- 1State Key Laboratory of Silkworm Genome Biology, Key Laboratory of Sericultural Biology and Genetic Breeding, Ministry of Agriculture and Rural Affairs, College of Sericulture, Textile and Biomass Sciences, Southwest University, Chongqing, China
- 2Chongqing Key Laboratory of Soft-Matter Material Chemistry and Function Manufacturing, School of Materials and Energy, Southwest University, Chongqing, China
- 3Department of Chemistry, Georgia State University, Atlanta, GA, United States
Silk fibroin has the merits of biocompatibility, biodegradability, ease of processing, and feasibility of modification, which present it as a promising drug delivery material. This review focuses on the structures of silk fibroin, the controlled transformation of secondary structures, and the formation mechanism of silk fibroin-based nanoparticles (SFNPs). We also discuss the intrinsic multi-responsive, surface functionalization, and transgenic modification of SFNPs for drug delivery.
Introduction
Drug delivery is required to deliver appropriate amounts of therapeutic agents to the diseased sites to improve the therapeutic effect of drugs and reduce their adverse effects (Tian et al., 2014; Jain, 2020).
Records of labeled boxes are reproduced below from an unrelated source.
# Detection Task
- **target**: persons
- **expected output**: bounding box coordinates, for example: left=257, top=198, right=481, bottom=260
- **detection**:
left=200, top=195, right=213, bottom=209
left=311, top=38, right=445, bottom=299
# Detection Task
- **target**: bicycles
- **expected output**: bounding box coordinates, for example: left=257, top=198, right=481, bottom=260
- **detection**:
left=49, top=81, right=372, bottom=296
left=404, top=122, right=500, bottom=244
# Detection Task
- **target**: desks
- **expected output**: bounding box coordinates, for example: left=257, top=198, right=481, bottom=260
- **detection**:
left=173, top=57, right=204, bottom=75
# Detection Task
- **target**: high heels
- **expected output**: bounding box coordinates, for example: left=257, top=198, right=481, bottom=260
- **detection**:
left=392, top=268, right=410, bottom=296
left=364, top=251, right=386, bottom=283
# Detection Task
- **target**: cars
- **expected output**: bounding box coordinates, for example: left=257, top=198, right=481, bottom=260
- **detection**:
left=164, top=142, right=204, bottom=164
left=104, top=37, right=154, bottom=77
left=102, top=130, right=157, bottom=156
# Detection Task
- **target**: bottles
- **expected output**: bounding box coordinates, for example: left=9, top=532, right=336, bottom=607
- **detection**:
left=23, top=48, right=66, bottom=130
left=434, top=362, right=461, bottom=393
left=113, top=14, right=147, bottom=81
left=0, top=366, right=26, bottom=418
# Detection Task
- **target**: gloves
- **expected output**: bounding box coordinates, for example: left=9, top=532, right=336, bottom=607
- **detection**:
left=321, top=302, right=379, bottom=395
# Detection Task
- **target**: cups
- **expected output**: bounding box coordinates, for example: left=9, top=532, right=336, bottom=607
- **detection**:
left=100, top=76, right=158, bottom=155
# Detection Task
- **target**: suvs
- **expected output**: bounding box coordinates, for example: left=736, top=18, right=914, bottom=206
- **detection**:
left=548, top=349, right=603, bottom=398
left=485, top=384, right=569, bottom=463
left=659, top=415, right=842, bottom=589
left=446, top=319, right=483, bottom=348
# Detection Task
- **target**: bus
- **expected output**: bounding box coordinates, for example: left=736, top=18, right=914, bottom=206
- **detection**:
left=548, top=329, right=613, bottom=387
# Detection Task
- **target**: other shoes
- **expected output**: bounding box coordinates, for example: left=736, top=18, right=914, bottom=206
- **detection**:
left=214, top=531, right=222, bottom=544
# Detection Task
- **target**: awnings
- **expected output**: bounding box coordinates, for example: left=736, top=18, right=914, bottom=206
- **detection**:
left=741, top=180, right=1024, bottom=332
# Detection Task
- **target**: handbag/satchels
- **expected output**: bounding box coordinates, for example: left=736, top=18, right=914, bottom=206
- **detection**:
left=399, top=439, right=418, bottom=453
To achieve these goals, various nanoscale drug delivery systems, including mesoporous silica nanoparticles (NPs), liposomes, and polymeric NPs, have been developed in recent years (Chen H. et al., 2018; Patra et al., 2018). Among them, polymeric NPs have attracted increasing attention due to their numerous advantageous features such as good biocompatibility, desirable biodegradability, and ease of functionalization (Sundar et al., 2010; Merkle, 2015).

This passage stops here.